He combines his own classically trained musical skills on piano with his empathetic acting approach, blending details of the great composer’s personal life with their professional legacy and his own life to create a very human portrait.

“Humanizing them is not making them small. Humanizing them is understanding that their genius came out of very human things that we all share,” he said.

He's used the city of Florence as a backdrop, filming some scenes connected to the artist portrayed — like the visit to Tchaikovsky's old home — and knitting them into the livestream. Due to time differences, he's often performing at 2 a.m. He once did a talk-back at 5 a.m.
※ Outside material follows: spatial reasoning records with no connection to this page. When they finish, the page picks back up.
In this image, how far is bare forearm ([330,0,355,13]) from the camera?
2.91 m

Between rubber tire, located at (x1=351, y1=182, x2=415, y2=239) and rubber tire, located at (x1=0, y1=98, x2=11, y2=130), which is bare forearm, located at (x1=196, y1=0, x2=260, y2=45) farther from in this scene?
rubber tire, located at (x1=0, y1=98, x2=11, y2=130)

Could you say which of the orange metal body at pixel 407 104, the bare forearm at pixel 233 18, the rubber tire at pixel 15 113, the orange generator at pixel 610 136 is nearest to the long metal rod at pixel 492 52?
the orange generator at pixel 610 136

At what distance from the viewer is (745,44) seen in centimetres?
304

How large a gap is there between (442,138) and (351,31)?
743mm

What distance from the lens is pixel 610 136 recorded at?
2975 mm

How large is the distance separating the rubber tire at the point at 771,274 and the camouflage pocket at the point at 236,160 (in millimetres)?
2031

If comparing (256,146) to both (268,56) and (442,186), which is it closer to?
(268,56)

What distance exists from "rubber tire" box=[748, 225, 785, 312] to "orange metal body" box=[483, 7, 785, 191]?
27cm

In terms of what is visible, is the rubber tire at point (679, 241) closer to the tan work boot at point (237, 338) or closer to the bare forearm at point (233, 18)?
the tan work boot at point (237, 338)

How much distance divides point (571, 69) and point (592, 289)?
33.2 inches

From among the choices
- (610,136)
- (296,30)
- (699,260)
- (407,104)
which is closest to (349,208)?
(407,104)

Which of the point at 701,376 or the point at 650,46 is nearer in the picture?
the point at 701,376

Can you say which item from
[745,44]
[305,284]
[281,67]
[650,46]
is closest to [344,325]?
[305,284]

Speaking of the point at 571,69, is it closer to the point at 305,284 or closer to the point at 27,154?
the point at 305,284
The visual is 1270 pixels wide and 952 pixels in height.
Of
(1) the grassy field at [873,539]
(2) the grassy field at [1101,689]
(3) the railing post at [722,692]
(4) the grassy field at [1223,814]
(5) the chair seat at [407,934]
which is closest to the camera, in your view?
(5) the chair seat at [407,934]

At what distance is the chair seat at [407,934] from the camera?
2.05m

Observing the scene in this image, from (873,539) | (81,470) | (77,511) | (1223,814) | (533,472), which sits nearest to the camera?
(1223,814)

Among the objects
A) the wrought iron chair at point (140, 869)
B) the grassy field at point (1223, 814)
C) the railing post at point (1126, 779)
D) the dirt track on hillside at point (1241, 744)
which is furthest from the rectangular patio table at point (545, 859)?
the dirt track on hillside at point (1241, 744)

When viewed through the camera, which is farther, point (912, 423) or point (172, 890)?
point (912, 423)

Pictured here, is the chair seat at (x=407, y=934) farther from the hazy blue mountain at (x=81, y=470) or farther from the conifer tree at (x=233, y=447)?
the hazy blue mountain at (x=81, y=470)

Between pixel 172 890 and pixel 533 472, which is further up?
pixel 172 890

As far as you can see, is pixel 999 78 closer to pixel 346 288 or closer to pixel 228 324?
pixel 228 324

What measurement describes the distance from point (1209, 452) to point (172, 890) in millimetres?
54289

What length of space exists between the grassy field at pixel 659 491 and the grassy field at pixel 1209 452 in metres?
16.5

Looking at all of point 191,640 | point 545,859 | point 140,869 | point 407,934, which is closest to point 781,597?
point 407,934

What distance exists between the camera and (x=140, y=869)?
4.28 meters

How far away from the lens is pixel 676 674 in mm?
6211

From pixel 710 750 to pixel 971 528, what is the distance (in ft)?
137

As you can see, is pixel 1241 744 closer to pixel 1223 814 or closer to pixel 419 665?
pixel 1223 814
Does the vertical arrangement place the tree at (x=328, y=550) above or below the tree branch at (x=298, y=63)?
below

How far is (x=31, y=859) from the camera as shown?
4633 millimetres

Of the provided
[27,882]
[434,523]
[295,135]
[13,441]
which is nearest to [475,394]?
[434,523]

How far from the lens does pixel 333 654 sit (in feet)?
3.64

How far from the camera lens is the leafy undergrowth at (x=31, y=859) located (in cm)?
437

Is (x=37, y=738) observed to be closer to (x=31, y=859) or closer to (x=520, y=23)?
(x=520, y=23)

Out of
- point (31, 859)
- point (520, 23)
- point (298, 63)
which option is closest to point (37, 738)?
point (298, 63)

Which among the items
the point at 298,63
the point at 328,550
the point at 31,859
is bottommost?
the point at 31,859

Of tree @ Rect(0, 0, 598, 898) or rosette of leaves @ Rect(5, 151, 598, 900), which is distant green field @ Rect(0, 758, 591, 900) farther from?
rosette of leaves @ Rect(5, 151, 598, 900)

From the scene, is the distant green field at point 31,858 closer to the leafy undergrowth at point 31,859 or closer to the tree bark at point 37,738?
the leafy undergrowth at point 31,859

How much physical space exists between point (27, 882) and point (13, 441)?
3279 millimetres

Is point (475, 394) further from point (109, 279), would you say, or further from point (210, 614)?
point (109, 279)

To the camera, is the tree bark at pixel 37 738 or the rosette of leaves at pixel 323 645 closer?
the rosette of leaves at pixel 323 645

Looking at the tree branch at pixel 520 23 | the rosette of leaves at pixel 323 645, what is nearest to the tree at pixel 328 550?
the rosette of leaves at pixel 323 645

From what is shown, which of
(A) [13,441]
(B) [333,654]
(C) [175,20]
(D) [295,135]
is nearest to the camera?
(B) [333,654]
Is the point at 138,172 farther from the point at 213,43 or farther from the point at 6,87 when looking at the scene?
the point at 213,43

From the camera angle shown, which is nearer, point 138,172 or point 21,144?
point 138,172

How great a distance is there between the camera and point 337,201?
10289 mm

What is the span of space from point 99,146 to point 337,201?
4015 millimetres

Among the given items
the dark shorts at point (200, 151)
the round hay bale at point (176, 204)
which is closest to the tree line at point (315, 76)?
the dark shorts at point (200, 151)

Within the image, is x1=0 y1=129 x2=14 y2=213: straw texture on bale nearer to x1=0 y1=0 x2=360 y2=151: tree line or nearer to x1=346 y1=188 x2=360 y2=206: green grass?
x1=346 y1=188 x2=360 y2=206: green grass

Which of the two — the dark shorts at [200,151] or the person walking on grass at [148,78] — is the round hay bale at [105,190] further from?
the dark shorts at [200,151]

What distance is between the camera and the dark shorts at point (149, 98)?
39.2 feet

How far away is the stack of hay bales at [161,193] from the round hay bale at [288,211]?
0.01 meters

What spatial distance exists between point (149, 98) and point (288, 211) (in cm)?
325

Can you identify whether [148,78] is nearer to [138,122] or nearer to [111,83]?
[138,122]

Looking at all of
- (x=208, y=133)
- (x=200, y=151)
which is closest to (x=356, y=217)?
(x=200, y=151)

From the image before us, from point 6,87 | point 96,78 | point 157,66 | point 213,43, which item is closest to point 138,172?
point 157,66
His portrait of Tchaikovsky blends sections of “The Nutcracker” — which Felder drily notes was despised by the public and the press on its debut — with details like Tchaikovsky mother's death of cholera when he was 14 and that he gave the first ever concert at Carnegie Hall.

But Tchaikovsky was, by all accounts, gay and forced to remain closeted on penalty of being sent to Siberia. Felder's handle on the composer is that so much beautiful music came from a tortured, hiding soul.

“The point is not to out him in his story. It's to explore what it means to suffer if the only place you can put your real feelings are into your art because you cannot speak them,” Felder said.

“The point of the story is to share that you can be a very great artist, a famous person, a great personality, and still be afraid of the one thing that anybody would find out about you.”

Felder's recent transition from stage to screen has been challenging but has its own rewards. On the negative side, there's built-in anxiety when he can't see or sense the audience, just a camera.

“You’re stuck in a situation where you’re performing and you have no idea what’s reaching the other end,” he said. “You just don’t know if the technology is working.”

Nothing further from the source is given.